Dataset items
'''

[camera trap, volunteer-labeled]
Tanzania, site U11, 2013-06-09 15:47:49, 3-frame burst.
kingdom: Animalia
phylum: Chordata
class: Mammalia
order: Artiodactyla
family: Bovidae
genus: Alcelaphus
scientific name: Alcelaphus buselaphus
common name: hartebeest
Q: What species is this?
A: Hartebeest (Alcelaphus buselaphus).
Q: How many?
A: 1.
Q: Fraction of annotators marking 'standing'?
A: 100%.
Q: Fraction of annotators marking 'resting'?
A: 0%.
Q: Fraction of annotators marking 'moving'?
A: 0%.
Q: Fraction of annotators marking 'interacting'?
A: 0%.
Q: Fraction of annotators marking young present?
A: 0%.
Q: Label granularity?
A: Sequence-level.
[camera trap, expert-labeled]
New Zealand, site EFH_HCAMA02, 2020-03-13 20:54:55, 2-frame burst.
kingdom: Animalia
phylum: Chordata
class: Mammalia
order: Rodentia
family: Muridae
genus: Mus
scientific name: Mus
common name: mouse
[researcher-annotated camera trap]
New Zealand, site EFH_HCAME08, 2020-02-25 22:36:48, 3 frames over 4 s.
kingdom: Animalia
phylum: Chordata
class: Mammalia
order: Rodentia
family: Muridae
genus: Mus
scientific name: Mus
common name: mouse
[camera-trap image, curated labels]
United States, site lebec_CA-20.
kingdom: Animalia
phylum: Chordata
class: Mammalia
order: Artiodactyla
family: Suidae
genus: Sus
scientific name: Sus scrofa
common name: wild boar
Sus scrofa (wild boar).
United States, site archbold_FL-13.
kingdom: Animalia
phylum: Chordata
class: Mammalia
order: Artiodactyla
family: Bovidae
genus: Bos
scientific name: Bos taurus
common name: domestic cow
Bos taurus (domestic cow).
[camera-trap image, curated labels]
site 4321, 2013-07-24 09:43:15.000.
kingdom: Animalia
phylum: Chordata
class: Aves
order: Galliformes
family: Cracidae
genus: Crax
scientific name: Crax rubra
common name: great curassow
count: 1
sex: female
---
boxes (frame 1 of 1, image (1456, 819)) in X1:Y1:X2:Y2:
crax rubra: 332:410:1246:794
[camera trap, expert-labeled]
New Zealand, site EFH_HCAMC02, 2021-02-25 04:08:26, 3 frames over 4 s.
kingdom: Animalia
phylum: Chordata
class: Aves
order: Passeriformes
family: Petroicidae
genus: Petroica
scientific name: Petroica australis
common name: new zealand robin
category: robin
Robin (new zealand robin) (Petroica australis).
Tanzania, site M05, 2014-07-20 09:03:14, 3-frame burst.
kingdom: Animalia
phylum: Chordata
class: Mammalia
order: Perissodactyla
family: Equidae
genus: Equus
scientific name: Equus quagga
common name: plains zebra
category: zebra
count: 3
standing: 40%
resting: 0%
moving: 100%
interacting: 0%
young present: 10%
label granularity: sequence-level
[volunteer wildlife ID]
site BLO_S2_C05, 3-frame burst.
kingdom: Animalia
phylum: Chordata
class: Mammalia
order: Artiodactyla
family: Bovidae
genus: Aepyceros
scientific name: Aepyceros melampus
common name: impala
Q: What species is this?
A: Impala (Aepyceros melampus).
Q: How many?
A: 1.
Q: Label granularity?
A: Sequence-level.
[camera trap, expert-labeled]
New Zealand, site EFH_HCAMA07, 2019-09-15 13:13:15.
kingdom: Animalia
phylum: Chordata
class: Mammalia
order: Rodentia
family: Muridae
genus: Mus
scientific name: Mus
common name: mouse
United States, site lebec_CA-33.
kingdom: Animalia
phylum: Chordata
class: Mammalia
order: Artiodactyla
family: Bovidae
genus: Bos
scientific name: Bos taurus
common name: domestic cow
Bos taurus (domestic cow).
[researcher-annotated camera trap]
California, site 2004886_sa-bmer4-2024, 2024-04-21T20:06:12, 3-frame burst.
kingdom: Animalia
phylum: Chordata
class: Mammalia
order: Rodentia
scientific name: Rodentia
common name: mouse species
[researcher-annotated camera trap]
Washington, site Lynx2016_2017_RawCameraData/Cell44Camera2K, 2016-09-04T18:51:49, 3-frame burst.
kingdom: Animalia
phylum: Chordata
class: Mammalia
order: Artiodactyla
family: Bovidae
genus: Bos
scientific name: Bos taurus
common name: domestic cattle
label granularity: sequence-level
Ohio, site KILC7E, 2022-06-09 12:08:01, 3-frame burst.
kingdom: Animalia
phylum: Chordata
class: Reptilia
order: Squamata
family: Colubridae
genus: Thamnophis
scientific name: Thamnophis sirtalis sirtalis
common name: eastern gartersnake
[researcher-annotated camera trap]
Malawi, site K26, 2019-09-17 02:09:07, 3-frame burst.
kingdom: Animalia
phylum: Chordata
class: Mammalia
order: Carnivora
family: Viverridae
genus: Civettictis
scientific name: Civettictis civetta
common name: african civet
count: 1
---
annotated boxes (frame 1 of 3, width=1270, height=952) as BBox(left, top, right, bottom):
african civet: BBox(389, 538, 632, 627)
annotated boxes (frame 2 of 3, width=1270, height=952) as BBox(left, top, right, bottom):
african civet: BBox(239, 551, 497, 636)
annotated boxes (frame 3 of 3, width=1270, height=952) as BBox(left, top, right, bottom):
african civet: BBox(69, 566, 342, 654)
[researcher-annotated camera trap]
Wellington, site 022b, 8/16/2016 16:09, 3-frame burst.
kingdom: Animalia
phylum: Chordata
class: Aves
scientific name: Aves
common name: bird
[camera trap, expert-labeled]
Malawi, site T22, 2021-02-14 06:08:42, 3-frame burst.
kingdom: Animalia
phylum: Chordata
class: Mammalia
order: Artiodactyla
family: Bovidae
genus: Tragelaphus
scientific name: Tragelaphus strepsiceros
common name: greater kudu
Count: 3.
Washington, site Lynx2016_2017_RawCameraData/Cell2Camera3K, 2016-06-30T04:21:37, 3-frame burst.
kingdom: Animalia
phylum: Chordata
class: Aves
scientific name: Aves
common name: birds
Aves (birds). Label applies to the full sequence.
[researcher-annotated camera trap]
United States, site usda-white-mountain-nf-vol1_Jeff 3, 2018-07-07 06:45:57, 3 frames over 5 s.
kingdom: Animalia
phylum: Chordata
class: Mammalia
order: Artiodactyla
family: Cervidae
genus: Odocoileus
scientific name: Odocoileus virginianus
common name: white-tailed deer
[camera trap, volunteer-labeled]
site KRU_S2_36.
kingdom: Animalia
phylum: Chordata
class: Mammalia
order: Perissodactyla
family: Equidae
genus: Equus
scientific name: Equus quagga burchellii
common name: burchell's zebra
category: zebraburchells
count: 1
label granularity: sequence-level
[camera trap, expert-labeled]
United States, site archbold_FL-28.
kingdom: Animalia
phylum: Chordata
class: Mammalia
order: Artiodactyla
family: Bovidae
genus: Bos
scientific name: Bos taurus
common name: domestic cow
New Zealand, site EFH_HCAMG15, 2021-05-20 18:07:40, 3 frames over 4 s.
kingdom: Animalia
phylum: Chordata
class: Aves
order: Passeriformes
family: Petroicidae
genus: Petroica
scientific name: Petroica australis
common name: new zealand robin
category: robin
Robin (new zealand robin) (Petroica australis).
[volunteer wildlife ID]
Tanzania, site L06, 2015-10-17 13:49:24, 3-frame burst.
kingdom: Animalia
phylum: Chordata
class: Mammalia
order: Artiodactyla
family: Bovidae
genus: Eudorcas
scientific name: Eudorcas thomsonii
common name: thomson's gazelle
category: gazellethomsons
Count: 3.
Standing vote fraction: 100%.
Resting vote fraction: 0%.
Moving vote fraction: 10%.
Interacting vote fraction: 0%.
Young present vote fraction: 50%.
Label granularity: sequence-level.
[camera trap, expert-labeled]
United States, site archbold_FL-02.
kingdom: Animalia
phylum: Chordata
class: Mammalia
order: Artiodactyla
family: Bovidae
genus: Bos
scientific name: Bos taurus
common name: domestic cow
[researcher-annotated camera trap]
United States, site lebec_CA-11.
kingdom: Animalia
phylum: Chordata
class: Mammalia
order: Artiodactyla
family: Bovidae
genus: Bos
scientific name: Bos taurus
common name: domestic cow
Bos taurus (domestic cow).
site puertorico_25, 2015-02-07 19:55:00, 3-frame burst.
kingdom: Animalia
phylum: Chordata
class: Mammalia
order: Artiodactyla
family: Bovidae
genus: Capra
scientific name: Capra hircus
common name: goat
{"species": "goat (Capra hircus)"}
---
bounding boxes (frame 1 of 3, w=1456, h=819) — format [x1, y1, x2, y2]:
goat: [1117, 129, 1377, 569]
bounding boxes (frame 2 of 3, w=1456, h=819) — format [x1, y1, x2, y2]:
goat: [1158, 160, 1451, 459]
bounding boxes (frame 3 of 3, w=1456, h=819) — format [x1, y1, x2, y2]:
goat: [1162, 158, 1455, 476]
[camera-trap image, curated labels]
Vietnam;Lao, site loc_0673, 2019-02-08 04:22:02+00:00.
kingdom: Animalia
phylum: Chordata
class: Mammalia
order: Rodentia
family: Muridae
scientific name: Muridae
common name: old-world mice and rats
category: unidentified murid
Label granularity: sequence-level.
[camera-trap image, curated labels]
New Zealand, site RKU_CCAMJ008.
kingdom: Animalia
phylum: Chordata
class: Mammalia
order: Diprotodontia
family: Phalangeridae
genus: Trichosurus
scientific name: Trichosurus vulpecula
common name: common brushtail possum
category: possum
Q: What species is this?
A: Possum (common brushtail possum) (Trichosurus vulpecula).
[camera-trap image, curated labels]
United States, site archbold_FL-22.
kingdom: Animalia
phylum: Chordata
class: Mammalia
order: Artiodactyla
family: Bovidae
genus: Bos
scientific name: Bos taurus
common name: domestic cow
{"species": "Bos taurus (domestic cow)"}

'''

• _TASK ITEM_: The answer must be all the lines above that hold the word "over".

• _EXERCISE RESPONSE_:
New Zealand, site EFH_HCAME08, 2020-02-25 22:36:48, 3 frames over 4 s.
New Zealand, site EFH_HCAMC02, 2021-02-25 04:08:26, 3 frames over 4 s.
United States, site usda-white-mountain-nf-vol1_Jeff 3, 2018-07-07 06:45:57, 3 frames over 5 s.
New Zealand, site EFH_HCAMG15, 2021-05-20 18:07:40, 3 frames over 4 s.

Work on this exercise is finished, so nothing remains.